Thank you for such a great client!

abraunegg commented 1 year ago

@undefiened

I understand that my "workflow" is not the most obvious one, but it is very convenient when onedrive is only used to archive stuff I don't want to keep on my PC.

I do understand your workflow quite well .. however, potentially here you may need to automate script your workflow & enable application logging - then validate your application log output to ensure that there are no errors. If an error is found in the log, then your script can re-run the command for you in such a way that the failed uploads are taken care of.

In case you will not be able to improve this behavior by the next release (or at all), may I suggest adding to the docs something along the lines of "Important: it is highly recommended to scroll through the terminal output to check that all files were uploaded correctly, or run the same command a second time to make sure all files were uploaded.". If it would be more convenient, I can make a PR.

I have found that having all the notes in the world in the documentation are great - however many folk just do not read the docs. The same note could also be said for those that use --download-only.

This being said I can confirm for you that the following has been added into v2.5.0:

I am yet to determine if then (post showing what failed), that those failure arrays will be cycled through until there are zero elements - as - if the OneDrive API is creating internal 500 errors 100% of the time, the application could get into a loop until either another 'retry' point is reached and/or whatever error was being presented is resolved.

In v2.5.0, look for these lines in log output:

If you see this - then, you know something failed.

Your next question will be - when will v2.5.0 be released? Please refer to: https://github.com/abraunegg/onedrive/discussions/2415

undefiened commented 1 year ago

I do understand your workflow quite well .. however, potentially here you may need to automate script your workflow & enable application logging - then validate your application log output to ensure that there are no errors. If an error is found in the log, then your script can re-run the command for you in such a way that the failed uploads are taken care of.

Yes, you are completely right, thank you very much for the suggestion and your concern!

My main concern was that it said "Sync with OneDrive is complete" in the end, which is technically correct but creates a false sense of security. By default, I just didn't have the knowledge that I should scroll up and check the whole output for errors that there were no failures during upload (which may not always be possible since terminals often scrollable only for so many lines of the output). I decided to be extra cautious and manually check files in the web version of OneDrive before deleting them locally, so now I understand how the program works, so I will be cautious. My suggestions are directed toward other users who may not be aware of this behavior.

--- Material provided ---
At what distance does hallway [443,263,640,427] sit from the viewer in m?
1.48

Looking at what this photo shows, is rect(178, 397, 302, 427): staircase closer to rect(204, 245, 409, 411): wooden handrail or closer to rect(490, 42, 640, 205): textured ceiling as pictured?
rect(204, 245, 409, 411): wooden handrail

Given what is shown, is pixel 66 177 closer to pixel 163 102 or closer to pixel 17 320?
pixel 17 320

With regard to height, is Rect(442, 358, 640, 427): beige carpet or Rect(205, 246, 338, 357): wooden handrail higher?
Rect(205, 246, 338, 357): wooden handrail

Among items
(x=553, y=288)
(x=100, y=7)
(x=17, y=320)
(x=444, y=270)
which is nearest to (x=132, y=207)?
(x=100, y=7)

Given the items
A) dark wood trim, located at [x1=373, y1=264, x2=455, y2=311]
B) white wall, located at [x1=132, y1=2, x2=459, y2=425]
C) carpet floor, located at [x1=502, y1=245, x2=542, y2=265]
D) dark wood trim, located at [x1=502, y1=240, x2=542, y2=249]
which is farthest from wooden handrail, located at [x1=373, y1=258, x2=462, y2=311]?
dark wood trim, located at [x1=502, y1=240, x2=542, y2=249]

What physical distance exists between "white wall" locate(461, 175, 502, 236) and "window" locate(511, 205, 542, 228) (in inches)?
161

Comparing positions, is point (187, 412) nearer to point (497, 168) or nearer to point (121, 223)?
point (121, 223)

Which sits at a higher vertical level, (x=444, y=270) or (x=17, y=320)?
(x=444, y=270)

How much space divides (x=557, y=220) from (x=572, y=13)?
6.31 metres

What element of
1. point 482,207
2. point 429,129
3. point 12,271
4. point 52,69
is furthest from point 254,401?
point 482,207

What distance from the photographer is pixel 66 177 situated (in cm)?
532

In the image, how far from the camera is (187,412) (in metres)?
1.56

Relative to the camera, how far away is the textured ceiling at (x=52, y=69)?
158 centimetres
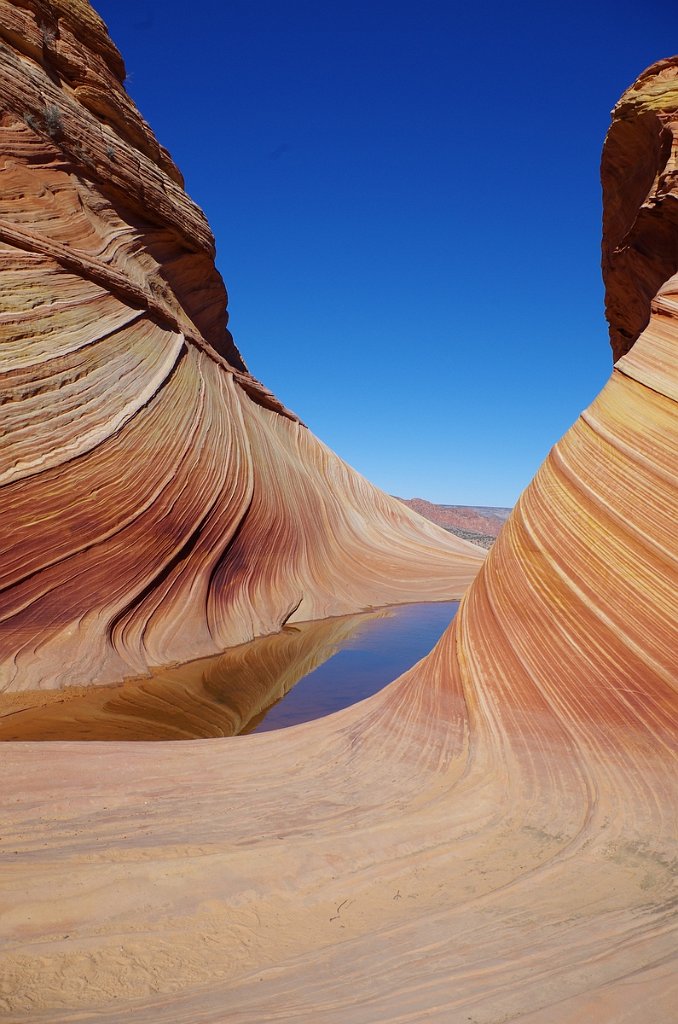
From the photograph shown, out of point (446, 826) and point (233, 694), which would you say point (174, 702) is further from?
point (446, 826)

* * *

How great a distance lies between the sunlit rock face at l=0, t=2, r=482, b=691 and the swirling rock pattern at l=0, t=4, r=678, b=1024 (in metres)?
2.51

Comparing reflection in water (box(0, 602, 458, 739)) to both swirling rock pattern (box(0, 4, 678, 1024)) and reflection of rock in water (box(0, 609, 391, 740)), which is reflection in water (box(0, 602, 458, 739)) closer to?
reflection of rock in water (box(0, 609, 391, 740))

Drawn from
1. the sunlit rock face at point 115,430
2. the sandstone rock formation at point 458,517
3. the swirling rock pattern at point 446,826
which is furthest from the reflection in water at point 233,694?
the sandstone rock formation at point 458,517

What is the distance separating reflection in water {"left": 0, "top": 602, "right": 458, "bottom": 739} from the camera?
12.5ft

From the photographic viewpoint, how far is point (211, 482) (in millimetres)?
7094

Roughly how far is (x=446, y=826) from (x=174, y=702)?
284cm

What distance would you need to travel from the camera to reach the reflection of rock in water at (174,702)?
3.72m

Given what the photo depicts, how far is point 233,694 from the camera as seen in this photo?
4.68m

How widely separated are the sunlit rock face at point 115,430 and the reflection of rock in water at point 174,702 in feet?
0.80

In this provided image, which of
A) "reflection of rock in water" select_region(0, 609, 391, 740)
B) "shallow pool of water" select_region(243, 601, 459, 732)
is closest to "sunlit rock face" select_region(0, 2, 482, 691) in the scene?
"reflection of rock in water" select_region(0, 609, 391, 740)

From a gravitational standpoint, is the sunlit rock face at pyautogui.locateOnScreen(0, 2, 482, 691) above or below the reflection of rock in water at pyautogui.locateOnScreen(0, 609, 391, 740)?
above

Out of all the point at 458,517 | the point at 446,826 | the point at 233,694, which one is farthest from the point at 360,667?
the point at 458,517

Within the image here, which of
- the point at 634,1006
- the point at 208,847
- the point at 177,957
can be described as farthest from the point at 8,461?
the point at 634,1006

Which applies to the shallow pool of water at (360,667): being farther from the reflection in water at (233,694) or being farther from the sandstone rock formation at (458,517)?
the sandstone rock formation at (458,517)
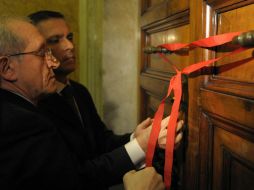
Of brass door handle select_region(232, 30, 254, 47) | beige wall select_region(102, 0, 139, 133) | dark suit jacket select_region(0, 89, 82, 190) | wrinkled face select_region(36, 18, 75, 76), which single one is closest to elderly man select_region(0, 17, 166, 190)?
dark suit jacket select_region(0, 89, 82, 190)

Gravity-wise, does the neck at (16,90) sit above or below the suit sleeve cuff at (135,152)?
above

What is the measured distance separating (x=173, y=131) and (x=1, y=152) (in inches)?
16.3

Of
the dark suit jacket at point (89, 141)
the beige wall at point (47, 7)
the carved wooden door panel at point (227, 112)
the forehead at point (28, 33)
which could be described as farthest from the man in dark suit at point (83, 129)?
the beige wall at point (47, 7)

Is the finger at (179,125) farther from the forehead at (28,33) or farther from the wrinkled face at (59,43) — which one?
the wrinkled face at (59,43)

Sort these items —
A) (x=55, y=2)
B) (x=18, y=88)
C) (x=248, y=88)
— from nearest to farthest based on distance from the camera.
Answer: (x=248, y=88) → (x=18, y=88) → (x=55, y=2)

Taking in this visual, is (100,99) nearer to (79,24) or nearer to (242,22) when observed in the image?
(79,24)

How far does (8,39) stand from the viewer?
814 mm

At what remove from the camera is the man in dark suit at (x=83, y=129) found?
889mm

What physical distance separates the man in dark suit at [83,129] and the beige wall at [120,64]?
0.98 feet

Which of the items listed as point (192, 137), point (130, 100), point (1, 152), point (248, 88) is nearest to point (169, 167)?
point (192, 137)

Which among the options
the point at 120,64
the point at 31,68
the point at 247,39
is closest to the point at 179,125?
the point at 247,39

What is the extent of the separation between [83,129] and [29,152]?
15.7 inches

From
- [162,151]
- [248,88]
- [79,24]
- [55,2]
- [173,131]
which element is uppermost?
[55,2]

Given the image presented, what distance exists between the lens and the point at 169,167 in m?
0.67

---

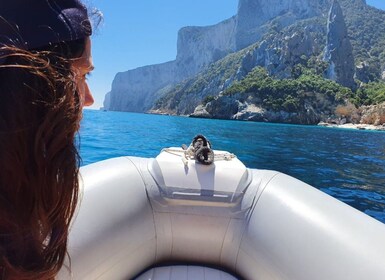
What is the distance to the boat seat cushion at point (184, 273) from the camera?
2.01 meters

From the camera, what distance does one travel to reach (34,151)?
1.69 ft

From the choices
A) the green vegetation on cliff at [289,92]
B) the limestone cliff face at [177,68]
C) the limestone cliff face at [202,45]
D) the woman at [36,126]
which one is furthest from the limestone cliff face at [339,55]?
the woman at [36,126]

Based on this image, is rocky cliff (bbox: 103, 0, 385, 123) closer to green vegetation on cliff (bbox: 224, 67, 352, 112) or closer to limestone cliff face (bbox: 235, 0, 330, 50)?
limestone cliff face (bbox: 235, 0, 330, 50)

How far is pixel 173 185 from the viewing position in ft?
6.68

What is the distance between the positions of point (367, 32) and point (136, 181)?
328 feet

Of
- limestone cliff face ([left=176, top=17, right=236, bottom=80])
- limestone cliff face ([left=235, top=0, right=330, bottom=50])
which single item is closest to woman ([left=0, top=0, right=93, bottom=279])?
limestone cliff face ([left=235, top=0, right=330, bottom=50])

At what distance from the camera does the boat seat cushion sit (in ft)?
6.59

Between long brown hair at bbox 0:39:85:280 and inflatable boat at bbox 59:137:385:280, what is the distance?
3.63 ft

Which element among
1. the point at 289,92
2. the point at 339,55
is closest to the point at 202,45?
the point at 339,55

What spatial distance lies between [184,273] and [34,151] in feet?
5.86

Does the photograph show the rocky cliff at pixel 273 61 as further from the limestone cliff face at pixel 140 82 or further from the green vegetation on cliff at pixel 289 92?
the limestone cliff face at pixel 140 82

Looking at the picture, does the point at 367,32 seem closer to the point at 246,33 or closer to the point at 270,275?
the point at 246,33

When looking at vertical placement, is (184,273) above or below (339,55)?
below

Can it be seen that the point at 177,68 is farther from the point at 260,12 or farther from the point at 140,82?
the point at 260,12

--- Problems and tasks ---
1/ In the OneDrive thread, why did undefiened object to the closing message "Sync with OneDrive is complete"? Answer in one to three sentences.
2/ Pick out every line in the rows that contains the word "element". Case counts.

--- Solutions to the exercise ---
1/ The message was technically correct but created a false sense of security. undefiened had not known to scroll up and check the whole output for upload failures, and that may not always be possible because terminals often scroll back only so many lines.

2/
What element of
which element is uppermost?
Which element among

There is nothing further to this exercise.